- Location: South Australia
- Nearest city: Kybybolite
- Coordinates: 36°51′13″S 140°58′07″E﻿ / ﻿36.8535°S 140.9686°E
- Area: 13 ha (32 acres)
- Established: 15 January 1976
- Visitors: not stated (refer below) (in 1992)
- Governing body: Department for Environment and Water

= Mullinger Swamp Conservation Park =

Protected area in South Australia

Mullinger Swamp Conservation Park is a protected area in the Australian state of South Australia located in the state's south-east in the gazetted locality of Kybybolite on the border with the state of Victoria about 25 km north-east of Naracoorte.

The conservation park occupies land in section 681 of the cadastral unit of the Hundred of Binnum which was proclaimed on 15 January 1976 under the National Parks and Wildlife Act 1972. Prior to proclamation, the land was “vacant Crown Land” which may have been used for grazing. As of July 2016, the conservation park covered an area of 13 ha.

The conservation park occupies about 35% of the extent of the Mullinger Swamp with the remainder being located in Victoria and which received protected area status as the Mullinger Swamp Wildlife Reserve in 1983.

In 1992, the conservation park was described as having soils that were “alkaline, poorly drained, deep, grey, self-mulching, cracking clay” while the land surrounding the swamp had “alkaline. imperfectly drained, hard, apedal. mottled-yellow, duplex soils”. The latter supported “a river red gum open forest with a disturbed understorey of wallaby grass (Danthonia sp.), introduced grasses and pasture weeds such as Cape weed (Arctotheca calendula)”.

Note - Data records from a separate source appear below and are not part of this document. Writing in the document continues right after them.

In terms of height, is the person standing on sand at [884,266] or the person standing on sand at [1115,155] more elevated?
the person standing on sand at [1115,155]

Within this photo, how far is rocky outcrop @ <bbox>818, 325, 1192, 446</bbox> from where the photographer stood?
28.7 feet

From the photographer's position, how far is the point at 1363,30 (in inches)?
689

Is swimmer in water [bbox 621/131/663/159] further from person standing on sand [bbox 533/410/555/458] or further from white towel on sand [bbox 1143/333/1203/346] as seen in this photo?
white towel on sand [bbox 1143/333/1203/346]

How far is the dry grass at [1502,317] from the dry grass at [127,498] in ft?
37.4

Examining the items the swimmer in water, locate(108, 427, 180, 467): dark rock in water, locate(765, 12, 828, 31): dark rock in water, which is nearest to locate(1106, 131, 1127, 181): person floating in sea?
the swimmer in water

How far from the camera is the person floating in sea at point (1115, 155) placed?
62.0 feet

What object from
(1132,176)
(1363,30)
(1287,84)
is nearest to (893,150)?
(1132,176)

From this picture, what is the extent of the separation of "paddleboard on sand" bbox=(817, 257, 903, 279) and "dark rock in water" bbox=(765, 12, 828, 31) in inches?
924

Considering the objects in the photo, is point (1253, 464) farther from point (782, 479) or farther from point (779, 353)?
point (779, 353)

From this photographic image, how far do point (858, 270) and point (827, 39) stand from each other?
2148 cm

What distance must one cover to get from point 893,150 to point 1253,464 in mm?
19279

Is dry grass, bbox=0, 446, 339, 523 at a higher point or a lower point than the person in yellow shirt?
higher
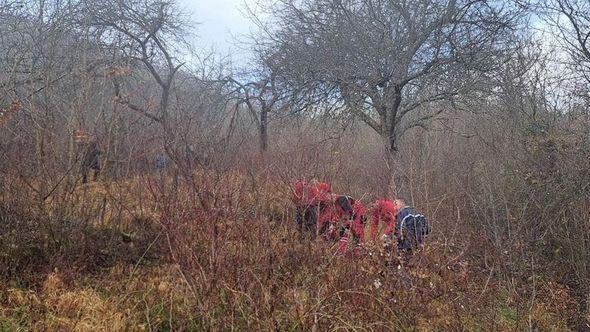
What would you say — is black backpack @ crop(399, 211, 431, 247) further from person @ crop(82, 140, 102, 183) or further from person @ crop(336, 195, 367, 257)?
person @ crop(82, 140, 102, 183)

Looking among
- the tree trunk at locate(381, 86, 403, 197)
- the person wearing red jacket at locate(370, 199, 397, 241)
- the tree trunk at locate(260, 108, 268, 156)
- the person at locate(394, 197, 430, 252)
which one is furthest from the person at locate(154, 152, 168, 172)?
the tree trunk at locate(381, 86, 403, 197)

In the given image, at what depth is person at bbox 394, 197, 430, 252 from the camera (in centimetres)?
479

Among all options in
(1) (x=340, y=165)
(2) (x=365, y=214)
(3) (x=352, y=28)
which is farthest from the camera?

As of 1992, the conservation park was used by “local and district residents” for “picnics, fishing and swimming” and “on occasions by field naturalists and birdwatchers”. However, its attraction as a swimming site has declined due to the establishment of a swimming lake in Naracoorte.

The conservation park is classified as an IUCN Category IV protected area. In 1980, it was listed on the now-defunct Register of the National Estate.